ER targeting and ER folding

Question 1

What is needed to enter ER?

Answer 1

Entry to ER needs a signal peptide

When immature protein is cleaved from its signal peptide then it becomes mature

Question 2

Describe signal peptides

Answer 2

Signal peptides are very variable and tend to have positive AA and the N terminus and a hydrophobic stretch which is recognised by SRP
The signal sequence of a soluble protein has two signalling functions.

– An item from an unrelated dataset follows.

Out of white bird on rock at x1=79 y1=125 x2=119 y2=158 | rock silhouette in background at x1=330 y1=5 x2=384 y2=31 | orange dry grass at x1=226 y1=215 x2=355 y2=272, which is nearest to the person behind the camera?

It directs the protein to the ER membrane, and it serves as a start-transfer signal (or start-transfer peptide) that opens the pore.

Question 3

Overview of how proteins are secreted

Answer 3

1. From the cytosol, proteins cross (translocate) the
   ER membrane and exit the ER in vesicles.
2. These vesicles then fuse with the Golgi, and the
   proteins are transported through the Golgi into
   secretory vesicles.
3. After fusion of the last vesicles with the plasma
   membrane, the protein content (cargo) is secreted
   to the outside of the cell.

Question 4

How to proteins go from
CYTOSOL to
ER membrane to
ER LUMEN?

Answer 4

An emerging ER signal peptide’s is captured by SRP (recognition step)
Which directs the SRP/SP complex (targeting step) to the α subunit of SRP receptors in the ER membrane allowing recruitment of a closed translocon.
SP folds into loop by SRP, signal cleaved in translocon, releasing SP
Even after it is cleaved off by signal peptidase, the rest of the protein is threaded continuously through the membrane as a large loop. Once the protein has passed through the membrane, the translocated protein is released into the ER lumen

Question 5

Describe the SP cycle

Answer 5

SRP/SRP receptor complex is
dismantled and SRP is recycled.
Signal peptidase removes the SP, which is
released into the ER membrane. There are
millions of active translocons in the ER
membrane, so at any one time there could
be millions of cleaved signal peptides – which
could disrupt the ER membrane.

Question 6

How is translation terminated?

Answer 6

Higher eukaryotes utilise signal peptide
peptidase (SPP), which cuts the released SP
in the plane of the membrane, allowing easy
removal of two half SPs. As translation
terminates, the secretory protein is freed
into the ER lumen and folds, the translocon
closes, and the ribosome subunits are
recycled.

Question 7

What do N-glycans do?

Answer 7

N-glycans act as flags for folding and ER Quality Control
They increase protein solubility
And influence folding rates and final protein conformation.

Question 8

How are disulphide bonds formed?

Answer 8

They are formed in oxidising conditions catalysed by PDI

PDI recognises unstable proteins and bind + shuffles S-S until stable conformation reached.